───── Seçilen bölüm

- Katılım
- 17 Tem 2006
- Mesajlar
- 1,866
- Reaction score
- 0
- Puanları
- 0
Beşiktaş nereye?
Beşiktaş'ın geleceği ne olacak peki? Artık zaman kalmadı. Beşiktaş camiası şu soruyu sormaya başladı bile: Nereye gidiyoruz?
NTVSPOR.net
1970'li yıllar... Beşiktaş, İzmir'de Altay ile oynuyor. Yedek kulübesinden bir fotograf karesi hala gözümün önünde. Bir oyuncu avucunda sakladığı sigarası ile maçı seyrediyor. Sonra 85'inci dakikada atılan golle kazanılıp ligde kalınan Zonguldakspor maçı... 12 Eylül 1980 Öncesi... Edip Akbayram'ın 'Başın öne eğilmesin aldırma gönül aldırma' şarkısının sözleri 'Aldırma Kartal aldırma' diye tribünlerde söz değiştiriyor...

──────────
───── Ham veri

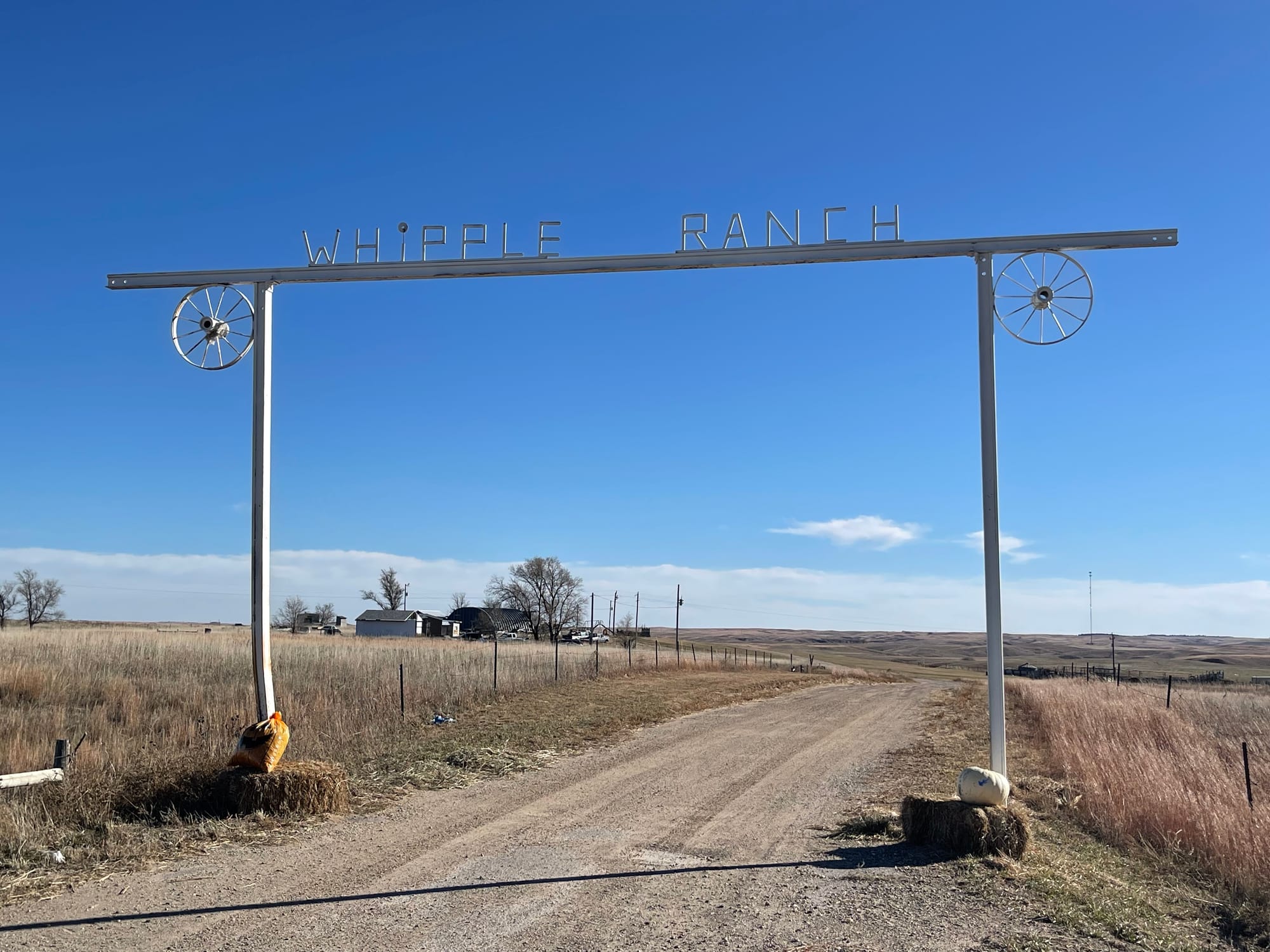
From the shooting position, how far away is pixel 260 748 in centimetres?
946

──────────

Aşağıdaki üç ifadenin yukarıdaki Beşiktaş yazısıyla uyuşup uyuşmadığını evet ya da hayır diye belirtin ve her yanıtı yazıdan birebir alıntılanan belirleyici sözlerle destekleyin: (a) Beşiktaş 1970'li yıllarda İzmir'de Altay ile oynamıştır. (b) Zonguldakspor maçını kazandıran gol 90'ıncı dakikada atılmıştır. (c) Tribünlerde şarkının sözleri "Aldırma Kartal aldırma" diye değiştirilmiştir.

(a) Evet: "1970'li yıllar... Beşiktaş, İzmir'de Altay ile oynuyor."
(b) Hayır: "85'inci dakikada atılan golle kazanılıp ligde kalınan Zonguldakspor maçı"
(c) Evet: "'Aldırma Kartal aldırma' diye tribünlerde söz değiştiriyor"